Concepts of Busbar arrangement

Switch Gear & protection

Chapter-03

(Busbar arrangement)

    -Asiqur Rahman Milon,EETE-DIU,EEE-IEB(Con)

#What is Bus bar?

-Bus bar-

An electrical bus bar is defined as a conductor or a group of conductor used for collecting electric power from the incoming feeders and distributes them to the outgoing feeders. In other words, it is a type of electrical junction in which all the incoming and outgoing electrical current meets. Thus, the electrical bus bar collects the electric power at one location.( A bus – bar is a conductor or group of conductors and it collects electric energy from incoming feeders and distributes them to outgoing feeders. So bus – bar is a junction where all incoming and outgoing currents meet. Bus – bar is generally made up of aluminum but not with copper because aluminum has special characters like higher conductivity, lower cost, excellent corrosion resistance, etc.)

The bus bar system consists the isolator and the circuit breaker. On the occurrence of a fault, the circuit breaker is tripped off and the faulty section of the busbar is easily disconnected from the circuit.

The electrical bus bar is available in rectangular, cross-sectional, round and many other shapes. The rectangular bus bar is mostly used in the power system. The copper and aluminium are used for the manufacturing of the electrical bus bar.

The most common of the bus-bars are 40×4mm (160 mm²); 40×5 mm (200 mm²) ; 50×6 mm (300mm²) ; 60×8 mm (480 mm²) ; 80×8 (640 mm²) and 100×10 mm (1000 mm²).

The various types of busbar arrangement are used in the power system. The selection of the bus bar is depended on the different factor likes reliability, flexibility, cost etc. The following are the electrical considerations governing the selection of any one particular arrangement.

·       The bus bar arrangement is simple and easy in maintenance.

·       The maintenance of the system did not affect their continuity.

·       The installation of the bus bar is cheap.

The small substation where continuity of the supply is not essential uses the single bus bar.
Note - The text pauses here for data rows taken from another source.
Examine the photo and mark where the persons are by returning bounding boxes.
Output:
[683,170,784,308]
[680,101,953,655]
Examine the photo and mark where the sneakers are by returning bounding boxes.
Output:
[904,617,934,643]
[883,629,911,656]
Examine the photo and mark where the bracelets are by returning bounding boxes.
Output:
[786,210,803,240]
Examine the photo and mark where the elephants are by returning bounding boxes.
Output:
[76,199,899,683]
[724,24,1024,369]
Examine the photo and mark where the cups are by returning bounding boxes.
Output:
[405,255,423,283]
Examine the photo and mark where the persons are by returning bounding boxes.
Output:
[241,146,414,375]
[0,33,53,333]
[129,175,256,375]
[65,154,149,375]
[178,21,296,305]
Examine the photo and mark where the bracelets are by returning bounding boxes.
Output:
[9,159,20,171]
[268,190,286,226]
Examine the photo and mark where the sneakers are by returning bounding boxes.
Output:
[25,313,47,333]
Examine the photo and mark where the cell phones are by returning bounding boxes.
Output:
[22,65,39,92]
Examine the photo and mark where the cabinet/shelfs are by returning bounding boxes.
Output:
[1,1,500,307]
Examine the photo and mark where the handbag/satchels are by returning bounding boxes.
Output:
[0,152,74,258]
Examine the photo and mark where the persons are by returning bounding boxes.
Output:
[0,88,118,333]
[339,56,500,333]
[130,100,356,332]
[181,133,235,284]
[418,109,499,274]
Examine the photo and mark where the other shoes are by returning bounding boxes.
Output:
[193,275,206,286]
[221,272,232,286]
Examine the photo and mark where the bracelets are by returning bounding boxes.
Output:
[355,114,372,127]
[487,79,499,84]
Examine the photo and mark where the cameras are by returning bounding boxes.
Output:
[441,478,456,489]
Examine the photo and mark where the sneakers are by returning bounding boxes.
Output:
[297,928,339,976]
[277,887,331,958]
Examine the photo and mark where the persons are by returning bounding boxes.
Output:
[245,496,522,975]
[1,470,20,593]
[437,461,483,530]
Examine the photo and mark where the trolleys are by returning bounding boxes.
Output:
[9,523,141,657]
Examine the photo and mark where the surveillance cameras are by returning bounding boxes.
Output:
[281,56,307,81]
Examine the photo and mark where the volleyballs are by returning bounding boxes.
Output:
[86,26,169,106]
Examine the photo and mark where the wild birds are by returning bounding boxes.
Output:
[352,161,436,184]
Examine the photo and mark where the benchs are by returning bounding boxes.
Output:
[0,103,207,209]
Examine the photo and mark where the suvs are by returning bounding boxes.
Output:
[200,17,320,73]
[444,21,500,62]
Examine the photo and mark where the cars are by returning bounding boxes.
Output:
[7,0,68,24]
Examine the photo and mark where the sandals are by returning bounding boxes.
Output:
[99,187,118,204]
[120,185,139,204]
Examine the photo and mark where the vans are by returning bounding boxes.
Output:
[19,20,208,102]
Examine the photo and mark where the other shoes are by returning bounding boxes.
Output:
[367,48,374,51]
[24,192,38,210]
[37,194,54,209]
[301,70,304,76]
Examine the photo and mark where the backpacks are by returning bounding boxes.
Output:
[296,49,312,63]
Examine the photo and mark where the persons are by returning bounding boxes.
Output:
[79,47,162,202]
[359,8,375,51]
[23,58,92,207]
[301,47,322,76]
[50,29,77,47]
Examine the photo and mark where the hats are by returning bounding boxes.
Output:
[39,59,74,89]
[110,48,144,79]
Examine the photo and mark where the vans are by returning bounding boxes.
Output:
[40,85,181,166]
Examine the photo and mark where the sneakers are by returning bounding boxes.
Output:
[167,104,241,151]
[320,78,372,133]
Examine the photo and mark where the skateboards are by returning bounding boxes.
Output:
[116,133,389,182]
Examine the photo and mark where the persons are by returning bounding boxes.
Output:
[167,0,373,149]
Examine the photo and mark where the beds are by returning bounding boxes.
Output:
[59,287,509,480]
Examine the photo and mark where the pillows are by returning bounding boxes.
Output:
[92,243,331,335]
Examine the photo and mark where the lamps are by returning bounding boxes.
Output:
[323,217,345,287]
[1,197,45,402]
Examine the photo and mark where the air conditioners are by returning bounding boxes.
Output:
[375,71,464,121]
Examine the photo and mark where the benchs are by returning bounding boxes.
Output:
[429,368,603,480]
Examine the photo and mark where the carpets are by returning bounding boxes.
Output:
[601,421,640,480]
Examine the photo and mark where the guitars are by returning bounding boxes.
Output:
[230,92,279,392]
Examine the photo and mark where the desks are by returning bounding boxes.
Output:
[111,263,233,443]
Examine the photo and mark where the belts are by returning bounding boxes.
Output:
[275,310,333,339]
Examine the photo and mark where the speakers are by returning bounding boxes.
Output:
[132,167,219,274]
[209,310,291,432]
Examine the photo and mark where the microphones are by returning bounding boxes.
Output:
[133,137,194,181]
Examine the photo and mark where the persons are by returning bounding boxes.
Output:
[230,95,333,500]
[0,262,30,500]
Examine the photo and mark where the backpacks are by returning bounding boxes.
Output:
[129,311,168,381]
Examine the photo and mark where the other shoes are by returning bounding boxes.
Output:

But in a large substation, the additional busbar is used in the system so that the interruption does not occur in their supply. The different type of electrical busbar arrangement is shown in the figure below.

# What is the properties of bus bar?

We have different types of bus – bar arrangements we need to choose the required arrangement. This depends on various factors such as

1. System voltage.

2. Position of a substation in the system.

3. Reliability of supply.

4. Flexibility.

5. cost.

6. Availability of alternative arrangements if outage of any of the apparatus happens.

7. Bus – bar arrangement should be simple and easy to maintain.

8. In case of load – growth there must be the possibility to extend the system to meet the load requirements.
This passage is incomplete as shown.